If you’re like many people today, you regularly listen to a podcast series or an audiobook.

Let me ask you, after you’ve finished listening to the story, how much of it do you remember?

If you recall the last chapters but struggle to remember the first ones, watch out! According to a ground-breaking new study, this kind of memory lapse could be an early indicator of future dementia.

Scientists Discover How Delayed Recall Influences Memory

Back in the 1960s researchers discovered that when a list of words is read to cognitively healthy adults, these folks can better recall words at the beginning and end of the list than words in the middle of the list.

On the other hand, Alzheimer’s patients show a greater tendency to forget words read early in the list. What’s more, the same holds true for people diagnosed with Mild Cognitive Impairment (MCI), a condition that often precedes Alzheimer’s. The only difference is that Alzheimer’s patients forget a greater number of words than people suffering with MCI.

Therefore, how well people remember the first words read to them from a list is seen as a useful early predictor of future cognitive decline. This becomes even more accurate when subjects have to wait 15 to 20 minutes before being asked to repeat the list.

Today, tests like these are often used by doctors during routine physical exams to assess memory health, and chances are, you’ve taken one yourself. I took a delayed recall test some years ago to qualify for an insurance policy.

The reason they’re so effective is that research suggests Alzheimer’s pathology originates in the hippocampus, and it’s this area of the brain that turns short-term memories into long term ones.

Delayed Recall in Forming Other Kinds of Memories

Memory researchers wanted to take the investigation into delayed recall one step further to see if the same challenges faced by some folks in recounting words from a list would hold true when they were asked to listen to and recount a story.

“Not all memory is the same,” explained psychologist Davide Bruno.

“Remembering a story may be easier than remembering items on a list because a story benefits from a coherent structure. And so we were not sure whether the order in which information was learned would still have an effect in memory when recalling a story.”

Dr. Bruno and his team designed a two-part study to examine memory performance in a sample of 653 people who listened to a short story. The researchers wanted to see whether it was easier to remember the first part of a short story than the middle part. They found that for cognitively healthy people, as with lists, that it was.

The results of the second part of the study were far more surprising.

Greater Amyloid in Those Who Forget the Start of a Story

For this phase of the study, researchers took a sub-sample of 223 people for whom they had long-term data and who were cognitively healthy when enrolled.

They wanted to find out, by observing brain scans, how many of the volunteers had amyloid beta plaques and whether this was linked to how well they remembered the start of two stories, when comparing immediate and delayed recall.

After controlling for known risk factors for Alzheimer’s and genetic variants that increase the risk of the disease, they found the level of forgetfulness between immediate and delayed recall in the first third of the story was linked to higher levels of amyloid plaque in the brain. Their research was the first ever to demonstrate this in people.

“Presence of amyloid plaques in the brain is hypothesized to kick-start neurodegeneration in Alzheimer’s disease,” explained Dr. Bruno.

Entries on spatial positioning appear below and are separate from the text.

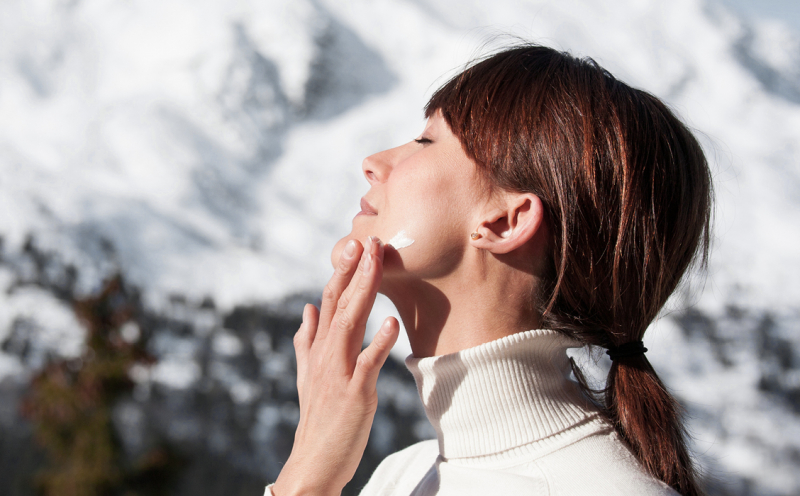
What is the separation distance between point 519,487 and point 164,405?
6.04 metres

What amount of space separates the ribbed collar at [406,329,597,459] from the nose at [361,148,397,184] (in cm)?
32

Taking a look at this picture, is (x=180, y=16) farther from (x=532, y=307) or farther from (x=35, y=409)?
(x=532, y=307)

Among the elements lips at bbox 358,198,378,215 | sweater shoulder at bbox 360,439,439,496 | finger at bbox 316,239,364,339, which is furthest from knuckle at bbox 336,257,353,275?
sweater shoulder at bbox 360,439,439,496

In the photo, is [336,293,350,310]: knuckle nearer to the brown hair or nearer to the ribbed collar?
the ribbed collar

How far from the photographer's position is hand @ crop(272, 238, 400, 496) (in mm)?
896

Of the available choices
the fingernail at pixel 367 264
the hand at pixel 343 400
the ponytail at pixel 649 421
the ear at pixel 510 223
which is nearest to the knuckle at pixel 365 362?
the hand at pixel 343 400

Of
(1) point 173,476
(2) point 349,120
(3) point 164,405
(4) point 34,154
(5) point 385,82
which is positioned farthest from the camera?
(5) point 385,82

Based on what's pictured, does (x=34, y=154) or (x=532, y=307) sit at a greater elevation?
(x=34, y=154)

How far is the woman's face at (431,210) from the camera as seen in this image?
0.93 m

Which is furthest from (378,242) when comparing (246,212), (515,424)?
(246,212)

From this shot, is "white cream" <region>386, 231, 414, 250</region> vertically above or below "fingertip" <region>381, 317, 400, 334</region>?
above

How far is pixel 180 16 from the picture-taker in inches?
655

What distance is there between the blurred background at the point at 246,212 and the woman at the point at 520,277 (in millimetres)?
216

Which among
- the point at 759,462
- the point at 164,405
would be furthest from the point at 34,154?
the point at 759,462
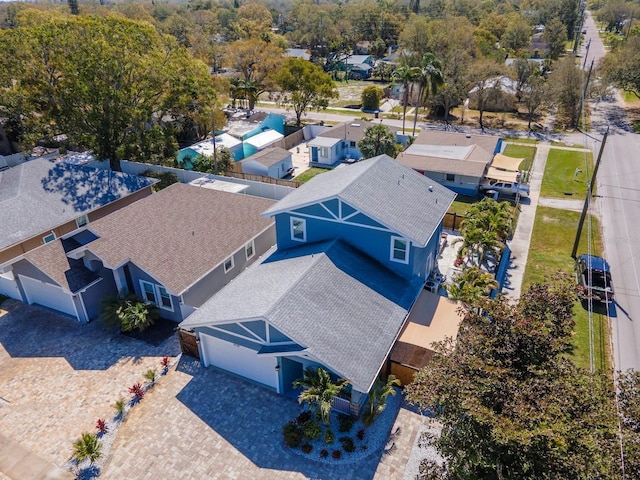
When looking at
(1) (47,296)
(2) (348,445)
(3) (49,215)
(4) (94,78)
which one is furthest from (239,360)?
(4) (94,78)

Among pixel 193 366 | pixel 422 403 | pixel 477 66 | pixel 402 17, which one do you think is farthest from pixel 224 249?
pixel 402 17

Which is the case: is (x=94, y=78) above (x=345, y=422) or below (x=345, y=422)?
above

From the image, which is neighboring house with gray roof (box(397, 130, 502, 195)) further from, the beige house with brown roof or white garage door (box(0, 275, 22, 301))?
white garage door (box(0, 275, 22, 301))

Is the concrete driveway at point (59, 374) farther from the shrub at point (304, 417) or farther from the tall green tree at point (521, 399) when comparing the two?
the tall green tree at point (521, 399)

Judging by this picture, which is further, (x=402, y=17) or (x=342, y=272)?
(x=402, y=17)

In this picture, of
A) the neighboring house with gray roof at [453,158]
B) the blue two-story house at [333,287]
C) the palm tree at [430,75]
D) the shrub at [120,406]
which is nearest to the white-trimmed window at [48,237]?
the shrub at [120,406]

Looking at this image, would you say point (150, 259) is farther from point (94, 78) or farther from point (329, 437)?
point (94, 78)

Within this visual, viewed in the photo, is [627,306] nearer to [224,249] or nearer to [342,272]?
[342,272]
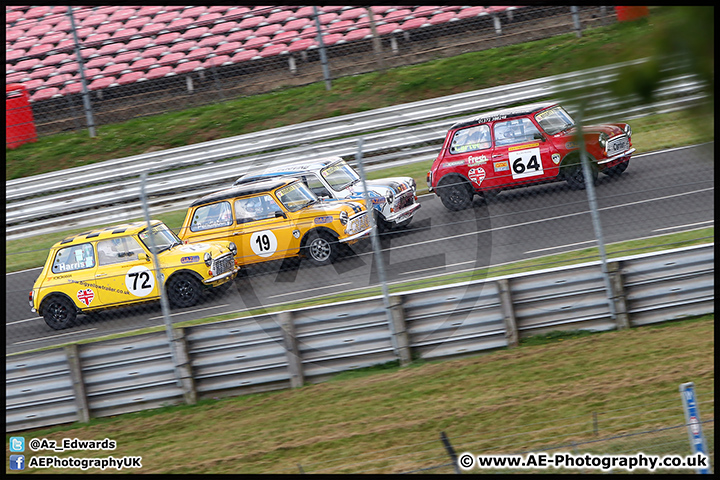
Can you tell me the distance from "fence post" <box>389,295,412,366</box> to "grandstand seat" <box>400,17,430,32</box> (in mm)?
11446

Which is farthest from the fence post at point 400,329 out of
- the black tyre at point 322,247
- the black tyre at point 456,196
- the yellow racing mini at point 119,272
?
the yellow racing mini at point 119,272

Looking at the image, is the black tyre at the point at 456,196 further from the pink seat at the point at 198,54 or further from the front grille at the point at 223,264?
the pink seat at the point at 198,54

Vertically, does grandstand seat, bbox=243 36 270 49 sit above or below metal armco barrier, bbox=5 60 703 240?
above

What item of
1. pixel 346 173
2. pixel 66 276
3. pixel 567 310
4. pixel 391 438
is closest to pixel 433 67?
pixel 346 173

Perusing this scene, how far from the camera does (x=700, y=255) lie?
696 cm

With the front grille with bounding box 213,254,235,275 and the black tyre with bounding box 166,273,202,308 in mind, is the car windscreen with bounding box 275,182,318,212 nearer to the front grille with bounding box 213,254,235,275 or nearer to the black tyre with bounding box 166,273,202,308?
the front grille with bounding box 213,254,235,275

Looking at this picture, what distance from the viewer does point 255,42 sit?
18859 mm

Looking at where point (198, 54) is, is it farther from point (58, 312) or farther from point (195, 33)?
point (58, 312)

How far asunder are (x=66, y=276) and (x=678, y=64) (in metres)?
10.7

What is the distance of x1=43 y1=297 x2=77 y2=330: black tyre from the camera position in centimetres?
1084

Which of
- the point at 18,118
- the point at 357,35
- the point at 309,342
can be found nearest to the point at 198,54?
the point at 357,35

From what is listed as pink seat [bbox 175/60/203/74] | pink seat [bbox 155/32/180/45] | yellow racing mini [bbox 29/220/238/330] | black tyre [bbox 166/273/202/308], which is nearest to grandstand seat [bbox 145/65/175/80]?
pink seat [bbox 175/60/203/74]

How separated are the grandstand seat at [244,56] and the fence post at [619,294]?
44.8ft

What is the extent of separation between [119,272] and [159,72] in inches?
373
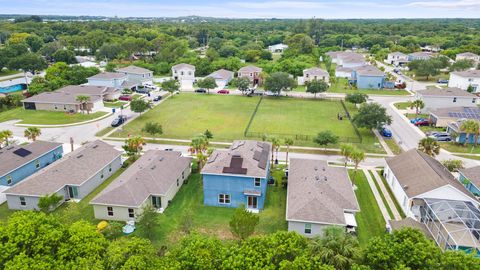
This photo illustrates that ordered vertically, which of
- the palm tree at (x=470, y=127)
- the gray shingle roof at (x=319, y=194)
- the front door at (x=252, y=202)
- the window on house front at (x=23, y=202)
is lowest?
the front door at (x=252, y=202)

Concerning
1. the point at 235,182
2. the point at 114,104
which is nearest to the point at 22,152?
the point at 235,182

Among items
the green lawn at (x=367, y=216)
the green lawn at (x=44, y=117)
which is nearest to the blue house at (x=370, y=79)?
the green lawn at (x=367, y=216)

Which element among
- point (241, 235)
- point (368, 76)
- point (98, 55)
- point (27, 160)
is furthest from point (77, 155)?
point (98, 55)

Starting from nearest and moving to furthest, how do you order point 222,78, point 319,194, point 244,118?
point 319,194 → point 244,118 → point 222,78

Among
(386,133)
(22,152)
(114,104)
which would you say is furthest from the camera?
(114,104)

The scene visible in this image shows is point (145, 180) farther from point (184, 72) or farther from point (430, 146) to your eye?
point (184, 72)

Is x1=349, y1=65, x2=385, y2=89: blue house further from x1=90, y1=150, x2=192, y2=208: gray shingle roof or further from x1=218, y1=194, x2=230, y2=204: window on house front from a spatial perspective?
x1=218, y1=194, x2=230, y2=204: window on house front

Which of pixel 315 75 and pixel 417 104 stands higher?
pixel 315 75

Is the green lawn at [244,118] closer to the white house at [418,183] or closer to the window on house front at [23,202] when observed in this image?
the white house at [418,183]
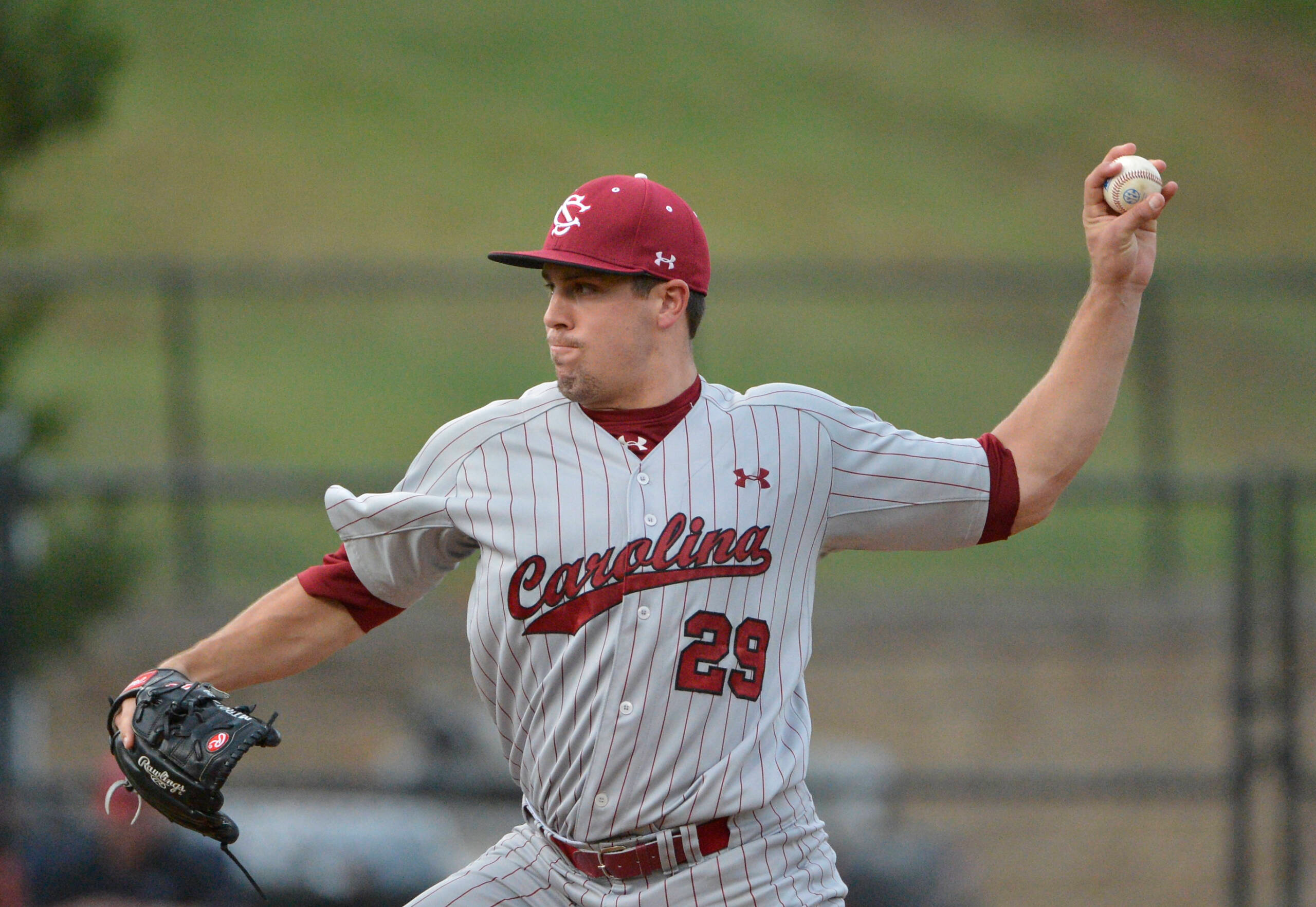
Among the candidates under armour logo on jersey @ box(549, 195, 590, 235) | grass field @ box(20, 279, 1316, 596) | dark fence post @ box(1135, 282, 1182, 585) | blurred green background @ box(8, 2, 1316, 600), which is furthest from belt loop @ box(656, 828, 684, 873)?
blurred green background @ box(8, 2, 1316, 600)

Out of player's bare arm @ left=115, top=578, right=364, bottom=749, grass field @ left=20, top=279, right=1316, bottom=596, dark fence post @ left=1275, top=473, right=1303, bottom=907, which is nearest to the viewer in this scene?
player's bare arm @ left=115, top=578, right=364, bottom=749

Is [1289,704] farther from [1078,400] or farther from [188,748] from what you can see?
[188,748]

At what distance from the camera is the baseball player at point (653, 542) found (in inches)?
97.9

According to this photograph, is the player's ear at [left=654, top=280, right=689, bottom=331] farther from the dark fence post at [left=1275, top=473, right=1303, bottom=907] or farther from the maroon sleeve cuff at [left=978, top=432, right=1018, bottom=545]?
the dark fence post at [left=1275, top=473, right=1303, bottom=907]

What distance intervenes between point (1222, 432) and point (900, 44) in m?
10.6

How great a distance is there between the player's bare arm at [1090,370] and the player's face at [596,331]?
65 centimetres

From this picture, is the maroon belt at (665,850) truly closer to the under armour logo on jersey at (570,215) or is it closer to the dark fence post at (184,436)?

“While we are not sure exactly why, forgetting what we learn at the beginning tells us that Alzheimer’s pathology may be settling in. We think it may be related to preserving information about the order of events — a fundamental feature of memory — the loss of which is somewhat akin to a canary in a coal mine, so to speak.”

Dr. Bruno believes their findings are important and should be applied in routine dementia screening because an easy, inexpensive and accurate method of identifying dementia at an early stage, before symptoms show up, is urgently needed.

Longtime readers know there are serious doubts about the importance of amyloid plaques in the development of Alzheimer’s. Even so, there is a correlation between plaques and cognitive loss – the plaques aren’t a sign of health, that’s for sure! – so this delayed recall study does have value in pointing us toward a tool for early diagnosis.